Médiocrité des repas, d’abord, — essentielle médiocrité qui rend les autres plus intolérables; médiocrité des maisons et des rues, médiocrité des hommes et des femmes, médiocrité des intelligences, des coeurs, médiocrité des amours! Et les corps sont vilains et les âmes sont laides. Et l’horrible civilisation enlaidit encore l’affreuse nature. N’essayez pas d’avoir des aspirations, des désirs ambitieux ou timides, ils ne seront satisfaits ni les uns ni les autres. Toutes les forces de l’univers sont conjurées contre la pauvre créature humaine. Désirée Vatard voudrait épouser Auguste qu’elle aime et qu’elle embrasse avec candeur le soir dans l’obscurité déserte des rues! L’impérieux destin l’en empéche. Des Esseintes cherche partout des plaisirs factices et, nulle part, ne les peut trouver. Folantin, qui est pliilosophe, souhaite seulement de pouvoir manger un bifteck appétissant. Mais il heurte ainsi toutes les réalités du monde, et bientôt il reconnaît qu’il n’y a pas, sur cette terre, de bifteck mangeable. Durtal, lui, demande à la religion un réconfort, mais les hommes ont ôté d’elle tout charme consolant. Que faire?

Huysmans, des Esseintes, Folantin, Durtal sont frères. Estomacs malades, âmes délabrées, la vie leur parait répugnante, car elle est imprégnée, tout entière, d’une ignominieuse odeur de vieilles pommes frites!

C’est ainsi que Huysmans étale son dégoût de vivre. Avec soin il enlève du naturalisme toute poésie. Et d’abord il semble attendre tout son plaisir de l’analyse de son dégoût.
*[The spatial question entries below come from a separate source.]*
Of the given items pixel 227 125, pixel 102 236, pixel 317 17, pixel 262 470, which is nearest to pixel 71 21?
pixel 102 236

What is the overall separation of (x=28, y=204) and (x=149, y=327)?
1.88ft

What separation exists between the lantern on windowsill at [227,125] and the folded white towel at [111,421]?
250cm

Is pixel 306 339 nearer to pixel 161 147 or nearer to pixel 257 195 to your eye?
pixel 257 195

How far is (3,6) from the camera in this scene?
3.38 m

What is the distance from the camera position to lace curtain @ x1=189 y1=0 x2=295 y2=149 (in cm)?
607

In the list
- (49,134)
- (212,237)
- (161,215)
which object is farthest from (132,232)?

Mais cette distraction ne le peut longuement contenter. La réalité lui est, de plus en plus, insupportable. Il se réfugie dans les bizarreries, les étrangetés. Il pense renouveler les odeurs, les saveurs, les senteurs, les nourritures, les sentiments, les idées, et voici Des Esseintes! Mais il ne réussit pas dans son élaboration pénible d’un naturalisme nouveau en sa lourde fantaisie, et, blessé davantage par les aliments malsains et les hommes grossiers, il s’évade furieusement de la vie réelle, hésite follement entre les messes noires et les autres, s’élance et s’égare dans le mysticisme religieux qui, si nous en jugeons par la Cathédrale, ne peut être autre chose qu’une source d’ennui...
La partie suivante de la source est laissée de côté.